Record set →

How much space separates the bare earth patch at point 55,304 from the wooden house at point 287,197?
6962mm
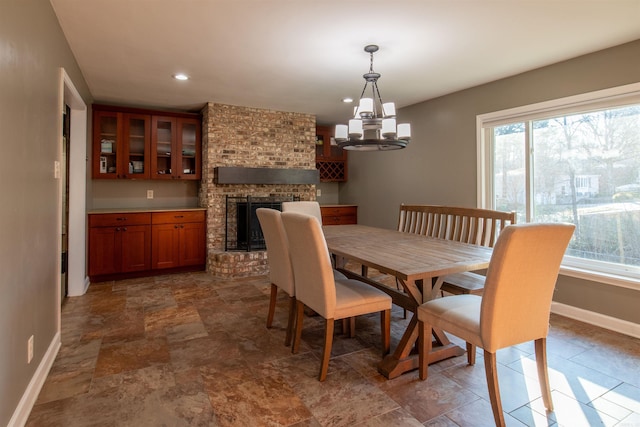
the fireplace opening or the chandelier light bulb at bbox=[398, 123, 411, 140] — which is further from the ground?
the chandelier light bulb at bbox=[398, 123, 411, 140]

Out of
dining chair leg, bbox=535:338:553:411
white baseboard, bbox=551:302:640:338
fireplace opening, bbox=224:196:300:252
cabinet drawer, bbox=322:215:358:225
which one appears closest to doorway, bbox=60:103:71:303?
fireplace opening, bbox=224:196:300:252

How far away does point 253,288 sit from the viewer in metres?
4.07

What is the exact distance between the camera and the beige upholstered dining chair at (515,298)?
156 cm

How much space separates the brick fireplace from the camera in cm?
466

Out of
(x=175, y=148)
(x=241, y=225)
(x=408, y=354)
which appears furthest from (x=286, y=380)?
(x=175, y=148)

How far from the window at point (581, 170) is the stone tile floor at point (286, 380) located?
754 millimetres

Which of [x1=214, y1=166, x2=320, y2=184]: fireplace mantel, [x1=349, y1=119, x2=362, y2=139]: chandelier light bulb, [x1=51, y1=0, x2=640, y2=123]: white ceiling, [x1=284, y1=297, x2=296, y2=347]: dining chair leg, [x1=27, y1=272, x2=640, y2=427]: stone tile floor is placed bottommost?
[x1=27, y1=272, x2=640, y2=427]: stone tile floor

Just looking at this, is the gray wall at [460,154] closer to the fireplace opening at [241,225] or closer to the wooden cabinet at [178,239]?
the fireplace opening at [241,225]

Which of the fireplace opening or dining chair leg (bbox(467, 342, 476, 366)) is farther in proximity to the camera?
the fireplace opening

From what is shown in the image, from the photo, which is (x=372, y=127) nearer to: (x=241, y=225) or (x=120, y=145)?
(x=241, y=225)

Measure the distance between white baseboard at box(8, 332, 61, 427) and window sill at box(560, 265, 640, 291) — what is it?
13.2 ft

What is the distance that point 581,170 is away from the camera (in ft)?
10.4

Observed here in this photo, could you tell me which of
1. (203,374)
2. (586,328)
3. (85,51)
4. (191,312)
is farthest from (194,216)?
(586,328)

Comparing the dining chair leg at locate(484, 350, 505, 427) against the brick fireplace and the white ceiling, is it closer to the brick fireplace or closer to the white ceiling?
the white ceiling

==

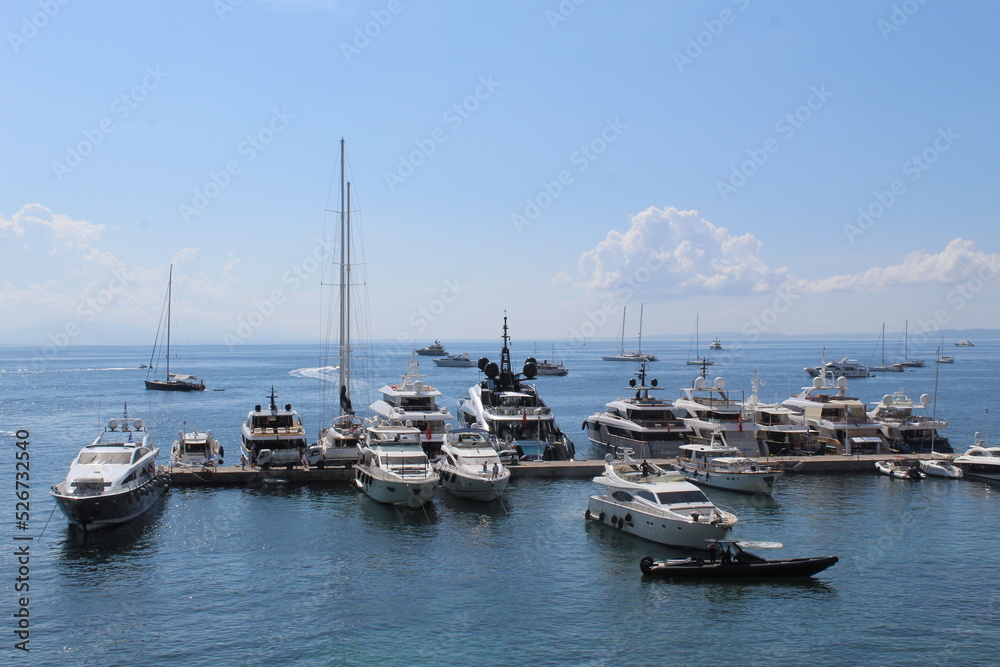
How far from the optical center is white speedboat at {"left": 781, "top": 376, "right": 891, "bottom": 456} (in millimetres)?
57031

Task statement → Pull out every line from the entries above that contains the string "wooden". Case matters.

Answer for this exercise →
How much space separates the bare earth patch at point 55,304 from the wooden house at point 287,197?
Just looking at this, is the gray wall at [460,154] closer to the fireplace opening at [241,225] or closer to the wooden cabinet at [178,239]?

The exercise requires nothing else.